# WHAT TO DO
Set down each entry again exactly as written.

# EXTRACTED RECORDS
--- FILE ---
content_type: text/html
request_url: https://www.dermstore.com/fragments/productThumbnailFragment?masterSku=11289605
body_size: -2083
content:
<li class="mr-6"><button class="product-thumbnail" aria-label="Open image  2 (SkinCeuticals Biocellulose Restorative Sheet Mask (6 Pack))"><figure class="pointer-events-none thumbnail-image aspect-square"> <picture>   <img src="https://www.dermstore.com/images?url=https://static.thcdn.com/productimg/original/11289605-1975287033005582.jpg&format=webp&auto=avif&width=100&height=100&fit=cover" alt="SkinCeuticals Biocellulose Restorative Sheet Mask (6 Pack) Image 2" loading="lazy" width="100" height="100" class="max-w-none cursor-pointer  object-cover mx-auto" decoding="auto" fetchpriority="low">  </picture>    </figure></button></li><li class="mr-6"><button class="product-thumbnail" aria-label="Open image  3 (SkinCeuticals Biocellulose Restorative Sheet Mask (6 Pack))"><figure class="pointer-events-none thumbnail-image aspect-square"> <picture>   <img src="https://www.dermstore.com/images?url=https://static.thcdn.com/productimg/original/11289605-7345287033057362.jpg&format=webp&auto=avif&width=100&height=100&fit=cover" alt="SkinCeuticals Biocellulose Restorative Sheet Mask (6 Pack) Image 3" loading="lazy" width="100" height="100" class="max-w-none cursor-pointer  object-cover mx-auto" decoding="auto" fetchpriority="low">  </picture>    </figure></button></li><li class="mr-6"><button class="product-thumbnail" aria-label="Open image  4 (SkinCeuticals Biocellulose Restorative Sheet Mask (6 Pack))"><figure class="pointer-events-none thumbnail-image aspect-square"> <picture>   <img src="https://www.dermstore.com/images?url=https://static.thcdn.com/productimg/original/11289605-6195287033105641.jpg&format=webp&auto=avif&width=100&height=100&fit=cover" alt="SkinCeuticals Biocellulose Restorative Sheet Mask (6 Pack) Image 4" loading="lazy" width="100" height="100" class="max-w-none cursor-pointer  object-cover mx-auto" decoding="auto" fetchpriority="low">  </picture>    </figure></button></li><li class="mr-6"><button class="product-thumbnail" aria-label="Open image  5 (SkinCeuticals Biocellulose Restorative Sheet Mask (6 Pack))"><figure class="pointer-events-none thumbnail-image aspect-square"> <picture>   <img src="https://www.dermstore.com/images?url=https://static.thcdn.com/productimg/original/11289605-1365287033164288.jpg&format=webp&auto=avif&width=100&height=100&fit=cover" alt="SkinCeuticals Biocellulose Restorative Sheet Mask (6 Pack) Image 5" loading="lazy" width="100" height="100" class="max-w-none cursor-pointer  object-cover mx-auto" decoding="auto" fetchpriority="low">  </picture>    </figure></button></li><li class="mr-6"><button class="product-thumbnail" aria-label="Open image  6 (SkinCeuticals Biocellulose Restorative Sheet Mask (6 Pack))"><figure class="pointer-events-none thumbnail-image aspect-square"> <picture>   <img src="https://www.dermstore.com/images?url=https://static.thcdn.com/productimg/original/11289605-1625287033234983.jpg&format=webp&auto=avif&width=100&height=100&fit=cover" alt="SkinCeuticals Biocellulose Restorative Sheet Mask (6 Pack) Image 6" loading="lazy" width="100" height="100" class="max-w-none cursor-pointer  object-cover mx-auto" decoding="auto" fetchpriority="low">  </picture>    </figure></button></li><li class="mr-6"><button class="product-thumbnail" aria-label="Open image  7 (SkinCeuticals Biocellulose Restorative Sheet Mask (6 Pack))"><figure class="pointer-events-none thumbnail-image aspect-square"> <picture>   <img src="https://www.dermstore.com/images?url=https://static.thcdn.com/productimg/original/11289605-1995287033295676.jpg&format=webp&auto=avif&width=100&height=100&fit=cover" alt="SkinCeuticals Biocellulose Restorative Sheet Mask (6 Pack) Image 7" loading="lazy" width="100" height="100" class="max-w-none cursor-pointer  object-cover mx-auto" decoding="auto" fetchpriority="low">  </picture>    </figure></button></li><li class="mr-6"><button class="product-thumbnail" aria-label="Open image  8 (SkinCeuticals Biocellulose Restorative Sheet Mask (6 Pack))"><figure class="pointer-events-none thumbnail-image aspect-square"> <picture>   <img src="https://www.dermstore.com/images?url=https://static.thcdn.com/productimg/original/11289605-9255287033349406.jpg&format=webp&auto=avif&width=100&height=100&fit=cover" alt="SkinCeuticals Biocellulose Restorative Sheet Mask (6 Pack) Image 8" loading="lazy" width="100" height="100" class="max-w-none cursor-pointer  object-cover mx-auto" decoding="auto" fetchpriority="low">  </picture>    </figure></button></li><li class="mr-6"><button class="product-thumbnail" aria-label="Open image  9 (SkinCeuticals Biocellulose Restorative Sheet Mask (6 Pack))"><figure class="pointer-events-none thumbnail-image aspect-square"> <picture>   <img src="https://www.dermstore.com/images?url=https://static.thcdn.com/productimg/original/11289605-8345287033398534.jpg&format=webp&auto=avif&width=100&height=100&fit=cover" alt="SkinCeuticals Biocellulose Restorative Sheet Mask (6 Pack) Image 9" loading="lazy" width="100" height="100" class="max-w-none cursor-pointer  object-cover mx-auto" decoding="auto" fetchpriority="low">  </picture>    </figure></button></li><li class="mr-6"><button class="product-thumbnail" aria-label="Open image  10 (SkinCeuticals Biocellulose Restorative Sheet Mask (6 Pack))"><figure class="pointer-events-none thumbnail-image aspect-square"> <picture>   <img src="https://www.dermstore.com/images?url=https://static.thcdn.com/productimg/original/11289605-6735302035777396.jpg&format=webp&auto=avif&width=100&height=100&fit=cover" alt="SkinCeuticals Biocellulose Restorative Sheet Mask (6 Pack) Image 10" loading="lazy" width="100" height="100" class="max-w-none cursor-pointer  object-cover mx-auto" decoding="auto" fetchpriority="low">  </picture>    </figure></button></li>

# RESULT FOR THIS TASK
--- FILE ---
content_type: text/html
request_url: https://www.dermstore.com/fragments/productThumbnailFragment?masterSku=11289605
body_size: -2083
content:
<li class="mr-6"><button class="product-thumbnail" aria-label="Open image  2 (SkinCeuticals Biocellulose Restorative Sheet Mask (6 Pack))"><figure class="pointer-events-none thumbnail-image aspect-square"> <picture>   <img src="https://www.dermstore.com/images?url=https://static.thcdn.com/productimg/original/11289605-1975287033005582.jpg&format=webp&auto=avif&width=100&height=100&fit=cover" alt="SkinCeuticals Biocellulose Restorative Sheet Mask (6 Pack) Image 2" loading="lazy" width="100" height="100" class="max-w-none cursor-pointer  object-cover mx-auto" decoding="auto" fetchpriority="low">  </picture>    </figure></button></li><li class="mr-6"><button class="product-thumbnail" aria-label="Open image  3 (SkinCeuticals Biocellulose Restorative Sheet Mask (6 Pack))"><figure class="pointer-events-none thumbnail-image aspect-square"> <picture>   <img src="https://www.dermstore.com/images?url=https://static.thcdn.com/productimg/original/11289605-7345287033057362.jpg&format=webp&auto=avif&width=100&height=100&fit=cover" alt="SkinCeuticals Biocellulose Restorative Sheet Mask (6 Pack) Image 3" loading="lazy" width="100" height="100" class="max-w-none cursor-pointer  object-cover mx-auto" decoding="auto" fetchpriority="low">  </picture>    </figure></button></li><li class="mr-6"><button class="product-thumbnail" aria-label="Open image  4 (SkinCeuticals Biocellulose Restorative Sheet Mask (6 Pack))"><figure class="pointer-events-none thumbnail-image aspect-square"> <picture>   <img src="https://www.dermstore.com/images?url=https://static.thcdn.com/productimg/original/11289605-6195287033105641.jpg&format=webp&auto=avif&width=100&height=100&fit=cover" alt="SkinCeuticals Biocellulose Restorative Sheet Mask (6 Pack) Image 4" loading="lazy" width="100" height="100" class="max-w-none cursor-pointer  object-cover mx-auto" decoding="auto" fetchpriority="low">  </picture>    </figure></button></li><li class="mr-6"><button class="product-thumbnail" aria-label="Open image  5 (SkinCeuticals Biocellulose Restorative Sheet Mask (6 Pack))"><figure class="pointer-events-none thumbnail-image aspect-square"> <picture>   <img src="https://www.dermstore.com/images?url=https://static.thcdn.com/productimg/original/11289605-1365287033164288.jpg&format=webp&auto=avif&width=100&height=100&fit=cover" alt="SkinCeuticals Biocellulose Restorative Sheet Mask (6 Pack) Image 5" loading="lazy" width="100" height="100" class="max-w-none cursor-pointer  object-cover mx-auto" decoding="auto" fetchpriority="low">  </picture>    </figure></button></li><li class="mr-6"><button class="product-thumbnail" aria-label="Open image  6 (SkinCeuticals Biocellulose Restorative Sheet Mask (6 Pack))"><figure class="pointer-events-none thumbnail-image aspect-square"> <picture>   <img src="https://www.dermstore.com/images?url=https://static.thcdn.com/productimg/original/11289605-1625287033234983.jpg&format=webp&auto=avif&width=100&height=100&fit=cover" alt="SkinCeuticals Biocellulose Restorative Sheet Mask (6 Pack) Image 6" loading="lazy" width="100" height="100" class="max-w-none cursor-pointer  object-cover mx-auto" decoding="auto" fetchpriority="low">  </picture>    </figure></button></li><li class="mr-6"><button class="product-thumbnail" aria-label="Open image  7 (SkinCeuticals Biocellulose Restorative Sheet Mask (6 Pack))"><figure class="pointer-events-none thumbnail-image aspect-square"> <picture>   <img src="https://www.dermstore.com/images?url=https://static.thcdn.com/productimg/original/11289605-1995287033295676.jpg&format=webp&auto=avif&width=100&height=100&fit=cover" alt="SkinCeuticals Biocellulose Restorative Sheet Mask (6 Pack) Image 7" loading="lazy" width="100" height="100" class="max-w-none cursor-pointer  object-cover mx-auto" decoding="auto" fetchpriority="low">  </picture>    </figure></button></li><li class="mr-6"><button class="product-thumbnail" aria-label="Open image  8 (SkinCeuticals Biocellulose Restorative Sheet Mask (6 Pack))"><figure class="pointer-events-none thumbnail-image aspect-square"> <picture>   <img src="https://www.dermstore.com/images?url=https://static.thcdn.com/productimg/original/11289605-9255287033349406.jpg&format=webp&auto=avif&width=100&height=100&fit=cover" alt="SkinCeuticals Biocellulose Restorative Sheet Mask (6 Pack) Image 8" loading="lazy" width="100" height="100" class="max-w-none cursor-pointer  object-cover mx-auto" decoding="auto" fetchpriority="low">  </picture>    </figure></button></li><li class="mr-6"><button class="product-thumbnail" aria-label="Open image  9 (SkinCeuticals Biocellulose Restorative Sheet Mask (6 Pack))"><figure class="pointer-events-none thumbnail-image aspect-square"> <picture>   <img src="https://www.dermstore.com/images?url=https://static.thcdn.com/productimg/original/11289605-8345287033398534.jpg&format=webp&auto=avif&width=100&height=100&fit=cover" alt="SkinCeuticals Biocellulose Restorative Sheet Mask (6 Pack) Image 9" loading="lazy" width="100" height="100" class="max-w-none cursor-pointer  object-cover mx-auto" decoding="auto" fetchpriority="low">  </picture>    </figure></button></li><li class="mr-6"><button class="product-thumbnail" aria-label="Open image  10 (SkinCeuticals Biocellulose Restorative Sheet Mask (6 Pack))"><figure class="pointer-events-none thumbnail-image aspect-square"> <picture>   <img src="https://www.dermstore.com/images?url=https://static.thcdn.com/productimg/original/11289605-6735302035777396.jpg&format=webp&auto=avif&width=100&height=100&fit=cover" alt="SkinCeuticals Biocellulose Restorative Sheet Mask (6 Pack) Image 10" loading="lazy" width="100" height="100" class="max-w-none cursor-pointer  object-cover mx-auto" decoding="auto" fetchpriority="low">  </picture>    </figure></button></li>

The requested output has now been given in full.